En avril 2016, avec la collaboration de la Municipalité de Tingwick, de l’UPA et de Gaudreau Environnement, Mme Ducruc animait une séance d’information, proposant aux agriculteurs de récupérer leurs plastiques agricoles ceux qu’ils utilisent pour, entre autres, protéger le foin. «Ces plastiques sont devenus un outil de travail pour les éleveurs et les maraîchers. Ils remplacent avantageusement les silos et les structures de béton», souligne Simon Dugré.
On avait choisi Tingwick parce qu’elle faisait partie des trois municipalités de la MRC d’Arthabaska où les plastiques agricoles composent le cinquième (20,5%) des déchets déposés dans le bac noir. À Kingsey Falls et à Sainte-Élizabeth, les taux sont similaires, 21,4% et 20,7% respectivement, précise Francis Gauthier. L’urbaine Victoriaville abaisse à 7,4%, le taux moyen dans la MRC d’Arthabaska.
Une collecte aux six semaines
La proposition faite aux agriculteurs consistait à leur fournir gracieusement un conteneur pour y déposer leurs plastiques agricoles, sans devoir se débattre pour les nettoyer, les couper, les compacter dans plusieurs bacs verts… jusqu’à 16 dans certains cas. La Municipalité leur offrait une collecte systématique toutes les six semaines.
Sandrine Ducruc admet que les collectes hivernales ont obligé l’expérimentation d’autres conteneurs que ceux en métal, les plastiques collant aux parois. Sur quatre fermes, on en a testé d’autres pour finalement opter pour le conteneur en plastique Duraplast.
À peu près tous les plastiques utilisés sur les fermes peuvent être récupérés que l’on parle des noirs, des blancs, des verts, ceux d’enrobage pour les balles rondes, les sacs de mousse pour la tourbe. Sont exclus les enrobages de filet et de corde.
Difficile recyclage
Il est vrai, admet l’expert-conseil de Gesterra, que le recyclage de ces plastiques n’est pas encore possible au Québec, que leur valeur de revente est encore très bas et que le gros de ces matières est vendu sur le marché asiatique.
Pour, éventuellement, faire naître une industrie de recyclage des plastiques au Québec – ils ne sont malheureusement pas réutilisables -, il faut pouvoir assurer du volume.
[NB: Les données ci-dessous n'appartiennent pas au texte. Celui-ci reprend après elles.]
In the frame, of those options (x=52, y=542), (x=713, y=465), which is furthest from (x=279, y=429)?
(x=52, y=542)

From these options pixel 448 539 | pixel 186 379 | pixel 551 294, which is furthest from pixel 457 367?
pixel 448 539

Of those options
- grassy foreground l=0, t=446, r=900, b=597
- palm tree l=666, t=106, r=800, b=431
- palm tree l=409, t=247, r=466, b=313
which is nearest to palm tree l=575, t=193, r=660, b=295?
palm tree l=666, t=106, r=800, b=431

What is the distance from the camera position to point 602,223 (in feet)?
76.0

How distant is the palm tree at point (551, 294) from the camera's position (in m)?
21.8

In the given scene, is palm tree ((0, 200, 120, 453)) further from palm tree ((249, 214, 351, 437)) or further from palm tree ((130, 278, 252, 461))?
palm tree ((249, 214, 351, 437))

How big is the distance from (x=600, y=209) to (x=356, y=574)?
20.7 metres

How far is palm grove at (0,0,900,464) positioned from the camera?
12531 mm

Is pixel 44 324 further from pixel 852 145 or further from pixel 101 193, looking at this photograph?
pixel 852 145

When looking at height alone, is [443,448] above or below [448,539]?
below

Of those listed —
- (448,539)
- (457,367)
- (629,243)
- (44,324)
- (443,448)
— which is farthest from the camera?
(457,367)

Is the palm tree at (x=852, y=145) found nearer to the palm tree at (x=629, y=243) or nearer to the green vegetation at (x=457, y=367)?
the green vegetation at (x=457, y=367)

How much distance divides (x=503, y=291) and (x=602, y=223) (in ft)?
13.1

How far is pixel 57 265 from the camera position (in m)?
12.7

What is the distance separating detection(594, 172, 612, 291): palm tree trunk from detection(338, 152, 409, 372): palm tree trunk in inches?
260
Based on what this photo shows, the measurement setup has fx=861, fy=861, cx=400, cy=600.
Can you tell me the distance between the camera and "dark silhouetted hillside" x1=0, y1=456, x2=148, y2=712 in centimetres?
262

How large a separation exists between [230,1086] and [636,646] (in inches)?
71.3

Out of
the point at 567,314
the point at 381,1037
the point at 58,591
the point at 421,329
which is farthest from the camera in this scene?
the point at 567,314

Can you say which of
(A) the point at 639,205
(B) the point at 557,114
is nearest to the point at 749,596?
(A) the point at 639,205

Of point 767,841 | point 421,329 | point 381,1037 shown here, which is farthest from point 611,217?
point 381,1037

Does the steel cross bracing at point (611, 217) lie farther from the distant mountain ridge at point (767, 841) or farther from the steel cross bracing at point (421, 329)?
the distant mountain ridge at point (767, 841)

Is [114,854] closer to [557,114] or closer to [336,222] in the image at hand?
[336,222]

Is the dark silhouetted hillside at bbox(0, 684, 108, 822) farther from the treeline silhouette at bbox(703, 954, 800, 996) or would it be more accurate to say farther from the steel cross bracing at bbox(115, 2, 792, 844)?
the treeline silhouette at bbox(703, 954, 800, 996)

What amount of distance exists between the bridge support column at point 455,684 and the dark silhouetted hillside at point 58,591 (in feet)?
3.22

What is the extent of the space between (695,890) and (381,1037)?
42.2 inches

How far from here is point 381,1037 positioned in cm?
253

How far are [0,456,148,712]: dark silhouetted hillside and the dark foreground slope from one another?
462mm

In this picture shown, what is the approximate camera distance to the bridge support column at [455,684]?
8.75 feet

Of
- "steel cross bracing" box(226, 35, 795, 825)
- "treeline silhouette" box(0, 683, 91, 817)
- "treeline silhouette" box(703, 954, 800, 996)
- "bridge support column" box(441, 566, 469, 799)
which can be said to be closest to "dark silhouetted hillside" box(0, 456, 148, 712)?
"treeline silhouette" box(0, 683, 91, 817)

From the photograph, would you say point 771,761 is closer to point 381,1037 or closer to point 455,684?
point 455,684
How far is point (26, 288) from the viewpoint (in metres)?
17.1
Et pour fournir le volume, il faut convaincre les producteurs de récupérer leurs plastiques, explique-t-il.
Tant M. Gauthier que Mme Ducruc croient cependant que dans un futur pas si lointain des éléments contextuels pourraient contribuer à recycler, au Québec, ces matières récupérées.
«Avec la Green Fence que la Chine est en train d’élever, elle qui ne veut plus être la poubelle de la planète, cela nous obligera à être créatifs», souligne le porte-parole de Gesterra.
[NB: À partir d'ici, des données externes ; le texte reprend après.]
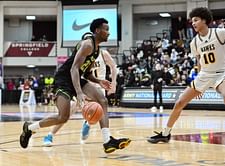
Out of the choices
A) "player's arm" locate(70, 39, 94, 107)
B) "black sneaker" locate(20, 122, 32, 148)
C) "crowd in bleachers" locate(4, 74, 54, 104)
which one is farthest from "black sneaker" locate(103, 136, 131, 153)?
"crowd in bleachers" locate(4, 74, 54, 104)

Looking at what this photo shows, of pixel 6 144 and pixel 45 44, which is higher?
pixel 45 44

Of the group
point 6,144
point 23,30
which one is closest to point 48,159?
point 6,144

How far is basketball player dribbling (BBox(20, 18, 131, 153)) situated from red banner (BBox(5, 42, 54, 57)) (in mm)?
29212

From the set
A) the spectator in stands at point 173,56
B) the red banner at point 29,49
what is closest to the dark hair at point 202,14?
the spectator in stands at point 173,56

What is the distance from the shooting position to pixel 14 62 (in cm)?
3559

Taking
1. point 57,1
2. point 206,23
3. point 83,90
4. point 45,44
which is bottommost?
point 83,90

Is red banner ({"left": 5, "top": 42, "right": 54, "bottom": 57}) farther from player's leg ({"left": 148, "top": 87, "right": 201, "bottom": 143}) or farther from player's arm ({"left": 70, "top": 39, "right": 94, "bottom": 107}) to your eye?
player's arm ({"left": 70, "top": 39, "right": 94, "bottom": 107})

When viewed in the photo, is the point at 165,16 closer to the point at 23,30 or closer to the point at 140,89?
the point at 23,30

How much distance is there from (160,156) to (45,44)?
101 feet

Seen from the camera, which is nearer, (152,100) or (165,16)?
(152,100)

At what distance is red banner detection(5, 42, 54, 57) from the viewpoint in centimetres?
3566

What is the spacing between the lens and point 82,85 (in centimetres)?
691

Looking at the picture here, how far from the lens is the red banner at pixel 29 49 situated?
117ft

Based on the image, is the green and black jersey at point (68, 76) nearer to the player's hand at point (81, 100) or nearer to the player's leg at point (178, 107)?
the player's hand at point (81, 100)
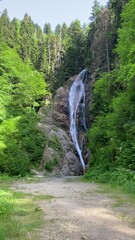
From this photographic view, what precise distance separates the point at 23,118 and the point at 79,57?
23310mm

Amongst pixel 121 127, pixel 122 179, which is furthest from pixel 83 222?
pixel 121 127

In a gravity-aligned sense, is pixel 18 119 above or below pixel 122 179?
above

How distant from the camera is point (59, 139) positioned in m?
31.2

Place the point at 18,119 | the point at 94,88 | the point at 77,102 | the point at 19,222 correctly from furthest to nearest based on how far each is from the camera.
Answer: the point at 77,102 < the point at 94,88 < the point at 18,119 < the point at 19,222

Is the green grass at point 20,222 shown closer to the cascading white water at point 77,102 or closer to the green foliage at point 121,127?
the green foliage at point 121,127

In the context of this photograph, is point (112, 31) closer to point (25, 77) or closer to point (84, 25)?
point (25, 77)

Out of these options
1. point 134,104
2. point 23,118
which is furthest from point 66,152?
point 134,104

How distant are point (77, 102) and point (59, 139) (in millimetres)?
9545

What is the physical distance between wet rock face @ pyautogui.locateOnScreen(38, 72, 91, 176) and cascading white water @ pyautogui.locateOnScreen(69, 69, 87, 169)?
0.55m

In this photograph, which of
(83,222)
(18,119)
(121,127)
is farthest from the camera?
(18,119)

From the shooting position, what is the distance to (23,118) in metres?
30.8

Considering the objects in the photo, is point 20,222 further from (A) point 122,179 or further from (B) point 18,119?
(B) point 18,119

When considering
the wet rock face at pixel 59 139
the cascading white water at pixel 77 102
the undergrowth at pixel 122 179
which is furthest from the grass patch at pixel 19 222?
the cascading white water at pixel 77 102

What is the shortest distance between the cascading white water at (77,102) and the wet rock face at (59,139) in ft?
1.82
Il dit encore que si la collecte à Tingwick a remporté un tel succès, c’est que la chargée de projet a accompagné de près les producteurs. «De fait, il fallait faire tomber des préjugés, comme celui de penser que la collecte sera compliquée et qu’elle ne sert à rien», soutient la chargée de projet.
Plusieurs municipalités ont déjà manifesté leur volonté d’offrir cette collecte aux agriculteurs de leur territoire, affirme M. Gauthier. Et le nombre de vues (plus de 60 000) de la vidéo explicitant l’expérimentation démontre qu’elle suscite un grand intérêt (http://bit.ly/2tou67f).
La conscience d’abord
Le souci de réduire l’enfouissement constitue pour l’instant un aiguillon important avant de pouvoir, vraiment, trouver les moyens de valoriser la matière.
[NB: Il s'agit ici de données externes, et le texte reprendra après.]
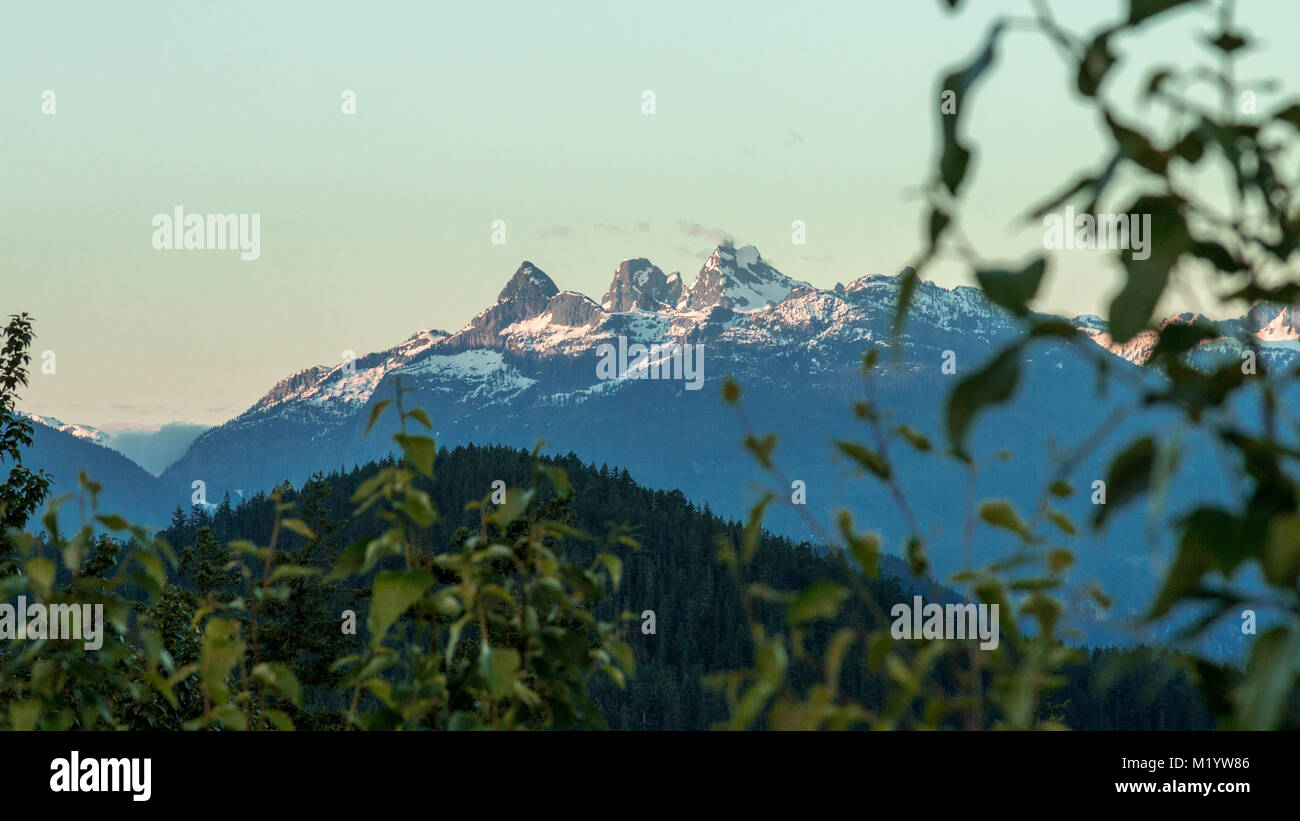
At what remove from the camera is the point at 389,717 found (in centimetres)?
255

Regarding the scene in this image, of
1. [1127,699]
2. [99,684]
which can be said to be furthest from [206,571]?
[1127,699]

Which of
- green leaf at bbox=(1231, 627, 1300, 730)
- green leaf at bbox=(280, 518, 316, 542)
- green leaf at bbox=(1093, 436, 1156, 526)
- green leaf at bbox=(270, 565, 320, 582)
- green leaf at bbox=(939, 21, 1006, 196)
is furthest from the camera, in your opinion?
green leaf at bbox=(280, 518, 316, 542)

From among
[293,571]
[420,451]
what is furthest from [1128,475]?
[293,571]

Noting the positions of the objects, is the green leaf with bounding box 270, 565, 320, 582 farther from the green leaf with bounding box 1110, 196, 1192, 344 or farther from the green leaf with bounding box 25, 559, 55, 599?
the green leaf with bounding box 1110, 196, 1192, 344

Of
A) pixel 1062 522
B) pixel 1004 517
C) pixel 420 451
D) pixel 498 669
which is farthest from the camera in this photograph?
pixel 420 451

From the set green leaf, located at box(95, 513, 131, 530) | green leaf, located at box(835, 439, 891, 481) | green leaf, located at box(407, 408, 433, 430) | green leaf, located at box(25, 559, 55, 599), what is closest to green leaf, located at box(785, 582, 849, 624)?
green leaf, located at box(835, 439, 891, 481)

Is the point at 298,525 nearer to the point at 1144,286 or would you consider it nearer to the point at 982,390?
the point at 982,390

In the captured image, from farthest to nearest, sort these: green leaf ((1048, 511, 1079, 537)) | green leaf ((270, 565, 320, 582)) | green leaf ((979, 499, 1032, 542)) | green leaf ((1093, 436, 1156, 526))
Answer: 1. green leaf ((270, 565, 320, 582))
2. green leaf ((1048, 511, 1079, 537))
3. green leaf ((979, 499, 1032, 542))
4. green leaf ((1093, 436, 1156, 526))

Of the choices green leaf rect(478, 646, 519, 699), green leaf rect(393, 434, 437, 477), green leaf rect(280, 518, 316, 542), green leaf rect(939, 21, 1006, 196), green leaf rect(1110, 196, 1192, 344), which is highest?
green leaf rect(939, 21, 1006, 196)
À Tingwick, Francis Gauthier estime que la collecte a eu pour effet de réduire les ordures de 8 et 14%. Au net, la Municipalité devrait faire des gains annuels se situant entre 2000 $ et 4000 $, dit-il encore. Les producteurs qui doivent acquérir leur conteneur obtiennent des remboursements de l’ordre de 75%, alors que la Municipalité qui paie les collectes a droit à plus redevances.
Par-dessus tout, soutient Simon Dugré, on facilite le travail du producteur. Par ce projet, dit-il, on a pu faire le croisement entre l’innovation sociale et la technologie. Le CISA a pu favoriser de meilleures pratiques en s’adjoignant la participation et la collaboration des producteurs, ce qui s’inscrit à même sa mission, se réjouit-il.